# Cant reduce ammonia level.



## SilverBlack (May 19, 2009)

Ive got a 30lt Biorb 1 betta,2 neon tetra,1 platy.Ive had the tank for over a year and after the tank was cycled the readings have been spot on until now.I did a water check almost a month ago and was shocked to find the ammonia level had risen to between 2-4.I use the API Freshwater Master Test Kit.
I did 20ltr water changes every day for a week to get the levels down again and have continued to do 10ltr water changes every other day but i still get 0.5 ammonia readings. 
I removed a plant ,moss balls and other ornaments and gave the tank a good hoovering to remove any muck in the media and replaced the filter sponge which was about 2 months old also replaced the carbon. 
There are no missing fish and i only feed them now once every other day.The only thing thats changed is i replaced the pump with an eheim 3701 and have it on its lowest setting as even that is better than the original pump(could it be too powerful ?) .Tap water has 0.25 ammonia and i treat it with water conditioner.
Any ideas why the ammonia spiked and why im still getting small levels 0.5 of ammonia ?


----------



## Superpettoysrus.com (Nov 23, 2008)

Hiya....ive been having problems with my ammonia too and have been doing huge water changes and actually lost a couple of fish.
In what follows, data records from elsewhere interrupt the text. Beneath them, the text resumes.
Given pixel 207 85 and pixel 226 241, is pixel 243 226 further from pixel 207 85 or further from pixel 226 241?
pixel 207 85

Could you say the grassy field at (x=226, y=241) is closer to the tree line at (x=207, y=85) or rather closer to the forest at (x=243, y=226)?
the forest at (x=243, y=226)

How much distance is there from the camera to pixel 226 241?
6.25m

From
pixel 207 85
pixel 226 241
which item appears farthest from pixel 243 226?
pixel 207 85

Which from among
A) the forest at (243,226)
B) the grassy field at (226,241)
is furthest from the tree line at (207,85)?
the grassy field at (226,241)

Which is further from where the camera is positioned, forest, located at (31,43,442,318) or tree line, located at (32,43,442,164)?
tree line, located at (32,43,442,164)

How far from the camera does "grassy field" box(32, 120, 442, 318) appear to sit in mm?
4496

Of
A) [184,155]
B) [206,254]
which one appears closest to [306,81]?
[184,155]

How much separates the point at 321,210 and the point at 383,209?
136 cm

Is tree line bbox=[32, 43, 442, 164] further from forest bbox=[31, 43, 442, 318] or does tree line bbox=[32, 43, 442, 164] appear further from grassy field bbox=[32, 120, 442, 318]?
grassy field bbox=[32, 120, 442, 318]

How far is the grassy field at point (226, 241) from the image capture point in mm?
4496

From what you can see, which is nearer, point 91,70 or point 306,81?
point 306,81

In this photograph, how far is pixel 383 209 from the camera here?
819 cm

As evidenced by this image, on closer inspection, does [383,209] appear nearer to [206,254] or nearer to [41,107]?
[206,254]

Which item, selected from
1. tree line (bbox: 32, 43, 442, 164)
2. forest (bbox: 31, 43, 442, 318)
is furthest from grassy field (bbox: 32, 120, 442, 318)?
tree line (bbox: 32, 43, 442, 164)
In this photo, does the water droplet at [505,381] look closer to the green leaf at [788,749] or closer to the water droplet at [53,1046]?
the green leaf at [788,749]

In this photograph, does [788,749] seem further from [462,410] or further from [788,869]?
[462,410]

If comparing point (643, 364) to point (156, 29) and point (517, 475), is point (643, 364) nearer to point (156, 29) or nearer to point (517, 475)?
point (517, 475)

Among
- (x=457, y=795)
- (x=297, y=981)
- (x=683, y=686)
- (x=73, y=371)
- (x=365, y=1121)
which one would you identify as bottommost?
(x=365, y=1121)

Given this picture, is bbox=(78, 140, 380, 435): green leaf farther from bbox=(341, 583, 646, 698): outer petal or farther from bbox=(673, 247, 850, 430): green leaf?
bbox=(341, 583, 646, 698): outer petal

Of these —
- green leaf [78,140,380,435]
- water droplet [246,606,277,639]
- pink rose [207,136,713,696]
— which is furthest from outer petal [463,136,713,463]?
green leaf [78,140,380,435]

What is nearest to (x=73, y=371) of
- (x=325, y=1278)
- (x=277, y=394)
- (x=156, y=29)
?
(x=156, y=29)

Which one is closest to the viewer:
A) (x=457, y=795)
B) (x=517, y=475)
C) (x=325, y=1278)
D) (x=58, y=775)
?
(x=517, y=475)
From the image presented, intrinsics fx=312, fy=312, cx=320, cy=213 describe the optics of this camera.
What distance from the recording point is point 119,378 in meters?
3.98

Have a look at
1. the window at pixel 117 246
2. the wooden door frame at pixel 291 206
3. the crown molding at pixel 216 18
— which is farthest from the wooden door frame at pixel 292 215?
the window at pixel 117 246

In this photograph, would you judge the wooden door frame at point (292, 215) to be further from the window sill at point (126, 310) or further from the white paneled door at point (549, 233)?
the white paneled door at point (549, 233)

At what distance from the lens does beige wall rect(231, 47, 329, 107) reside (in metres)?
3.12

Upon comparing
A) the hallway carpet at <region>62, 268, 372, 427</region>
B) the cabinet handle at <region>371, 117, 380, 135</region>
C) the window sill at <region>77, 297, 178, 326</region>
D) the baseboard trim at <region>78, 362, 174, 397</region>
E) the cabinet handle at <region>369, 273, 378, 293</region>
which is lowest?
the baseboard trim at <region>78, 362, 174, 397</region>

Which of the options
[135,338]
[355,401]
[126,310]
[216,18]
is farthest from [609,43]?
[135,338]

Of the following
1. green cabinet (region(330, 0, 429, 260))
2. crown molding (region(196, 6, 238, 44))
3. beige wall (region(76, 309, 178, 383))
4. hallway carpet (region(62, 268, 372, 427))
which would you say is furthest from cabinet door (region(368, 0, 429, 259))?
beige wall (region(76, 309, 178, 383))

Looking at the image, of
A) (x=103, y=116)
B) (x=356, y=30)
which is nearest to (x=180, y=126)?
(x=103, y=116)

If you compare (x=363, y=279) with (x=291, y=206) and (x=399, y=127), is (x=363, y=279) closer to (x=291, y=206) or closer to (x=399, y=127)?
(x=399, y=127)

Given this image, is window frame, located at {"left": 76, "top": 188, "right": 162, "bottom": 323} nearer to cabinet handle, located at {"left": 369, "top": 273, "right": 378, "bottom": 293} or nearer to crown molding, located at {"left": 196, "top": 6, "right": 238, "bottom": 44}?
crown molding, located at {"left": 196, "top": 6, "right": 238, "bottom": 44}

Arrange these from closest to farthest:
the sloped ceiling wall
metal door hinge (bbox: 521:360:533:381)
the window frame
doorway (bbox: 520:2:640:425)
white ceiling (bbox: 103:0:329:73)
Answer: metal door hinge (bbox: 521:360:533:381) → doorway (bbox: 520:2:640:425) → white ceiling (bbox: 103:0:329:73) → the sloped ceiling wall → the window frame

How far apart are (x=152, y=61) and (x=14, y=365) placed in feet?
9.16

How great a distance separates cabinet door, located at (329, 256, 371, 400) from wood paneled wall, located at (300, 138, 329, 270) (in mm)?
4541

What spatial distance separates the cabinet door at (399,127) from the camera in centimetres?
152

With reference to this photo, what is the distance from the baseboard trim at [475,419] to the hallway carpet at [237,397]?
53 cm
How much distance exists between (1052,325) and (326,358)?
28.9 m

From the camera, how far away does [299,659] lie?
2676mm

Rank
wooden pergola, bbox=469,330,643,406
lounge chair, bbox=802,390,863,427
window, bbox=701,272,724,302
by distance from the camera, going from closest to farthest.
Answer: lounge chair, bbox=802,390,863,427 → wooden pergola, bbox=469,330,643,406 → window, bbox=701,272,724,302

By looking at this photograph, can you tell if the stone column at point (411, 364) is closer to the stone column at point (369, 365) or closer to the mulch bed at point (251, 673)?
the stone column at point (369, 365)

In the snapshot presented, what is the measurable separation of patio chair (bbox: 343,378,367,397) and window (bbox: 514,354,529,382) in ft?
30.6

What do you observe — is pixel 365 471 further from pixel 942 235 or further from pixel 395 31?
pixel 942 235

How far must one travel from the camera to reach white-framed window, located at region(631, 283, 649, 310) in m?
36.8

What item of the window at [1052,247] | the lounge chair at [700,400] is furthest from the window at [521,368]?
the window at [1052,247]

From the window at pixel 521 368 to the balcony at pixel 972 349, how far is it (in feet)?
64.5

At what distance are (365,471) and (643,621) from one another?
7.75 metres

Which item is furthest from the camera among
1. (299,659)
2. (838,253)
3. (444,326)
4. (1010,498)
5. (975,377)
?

On further inspection of my tank i have realised that my filter is not working to its full potential because my live plants have been constantly clogging it up so i have had to remove any which seem to be causing the problem. I ahve noticed my ammonia has returned to normal...mind you fingers crossed i am due to do another test today.....you should check your filter media to see if it is becoming clogged on a regular basis.

Other then this i am fairly new to this fish keeping stuff so dont have much more info.

Hope you get it sorted soon tho


----------



## SilverBlack (May 19, 2009)

Thanks will have to do a big clean up just in case that is the problem.


----------